**Document extract:**
···

# [EVDL] MC grade welding rod?



## EVDL List (Jul 27, 2007)

Another lister suggested the book "How to Weld Damn Near Anything." I ordered it, and it is an excellent book.
The book suggested using expensive "MC grade" welding rod for TIG welding. It claimed this better rod would turn a mediocre welder into a great welder. Well, I need all the help I can get, and like the idea of using really high quality material anyway.
My local welding shop, a well equipped shop, never heard of "MC grade," nor did the other shop they called. So here are my questions:
o Where can I find this "MC grade"
o Is there something similar, like an aircraft grade?
o Does it help to use expensive welding rod?
As always, many thanks for the helpful info.





_______________________________________________
For subscription options, see
http://lists.sjsu.edu/mailman/listinfo/ev


----------



## EVDL List (Jul 27, 2007)

Hello David,

Just go to your local welding supply company. MC grade is metal core 
welding wire in all type of alloys. Use in coils of MIG welding and 36 inch 
TIG wire.

It is a wire of a metal jacket and a core of a alloy that matches the alloy 
you are welding. There are different types of wire for mild steel to a high 
tensor alloy.

Unlike a FC grade wire, which is a flux coated wire. I do not like this 
wire, because it has too much spatter. The MC grade has hardly no spatter, 
weld bead is flatter and you can cut the gas pressure back some.

The old school welders may be set in there ways, and only use the solid wire 
and stick flux wire. I ran into one old guy that still welds thin wall 
tubing with a buzz box with a lot of burn threw and lumps of weld bead and 
does not know or want to learn about any high tech welding methods.

Roland




----- Original Message ----- 
From: "David Dymaxion" <[email protected]>
To: "Electric Vehicle Discussion List" <[email protected]>
Sent: Wednesday, May 28, 2008 6:14 PM
Subject: [EVDL] MC grade welding rod?

···

**Dataset extract:**
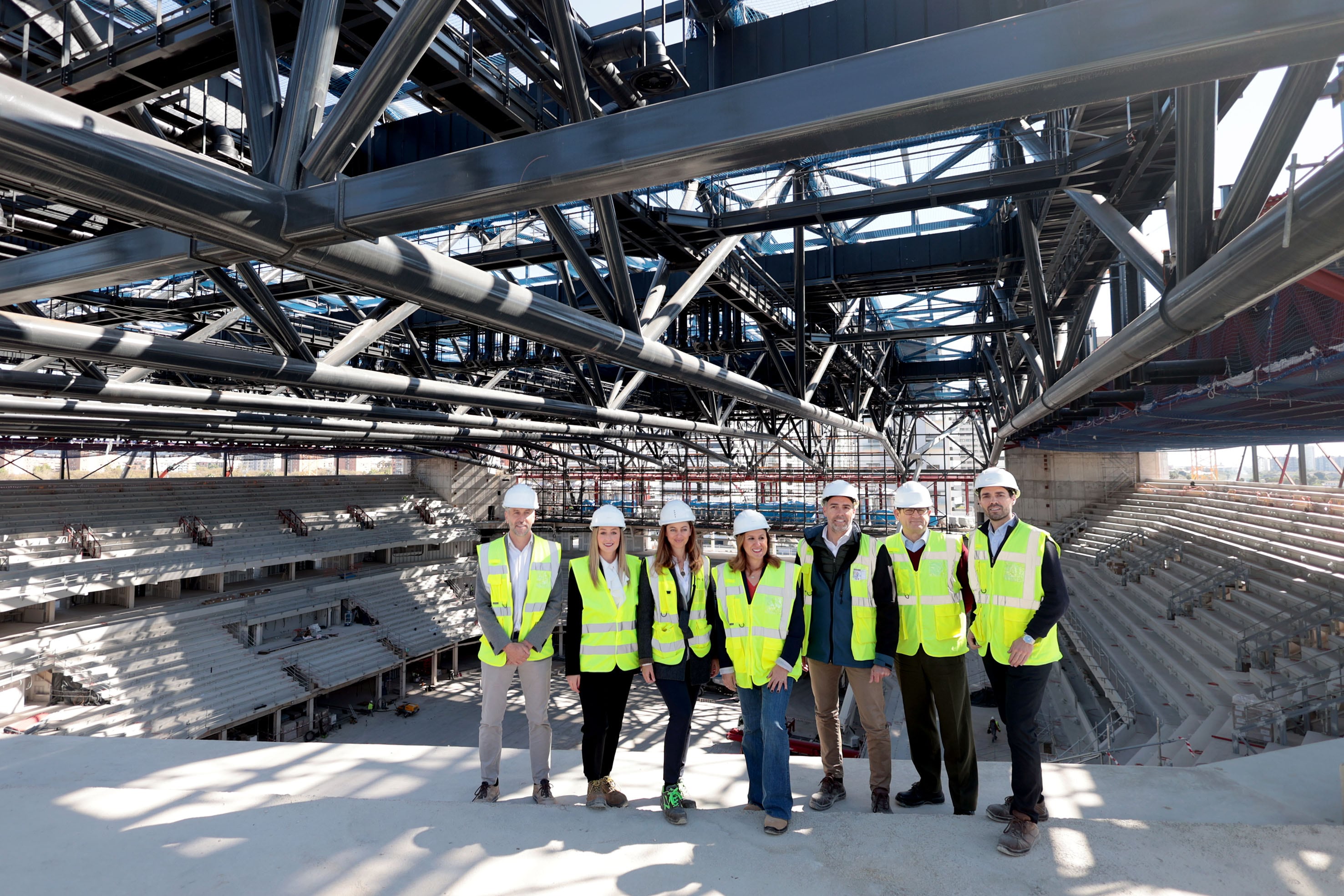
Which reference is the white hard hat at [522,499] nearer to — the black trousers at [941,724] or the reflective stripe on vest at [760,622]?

···

**Task brief:**
In the welding rod thread, what does the reply say "MC grade" means?

**Expected answer:**
Metal core welding wire.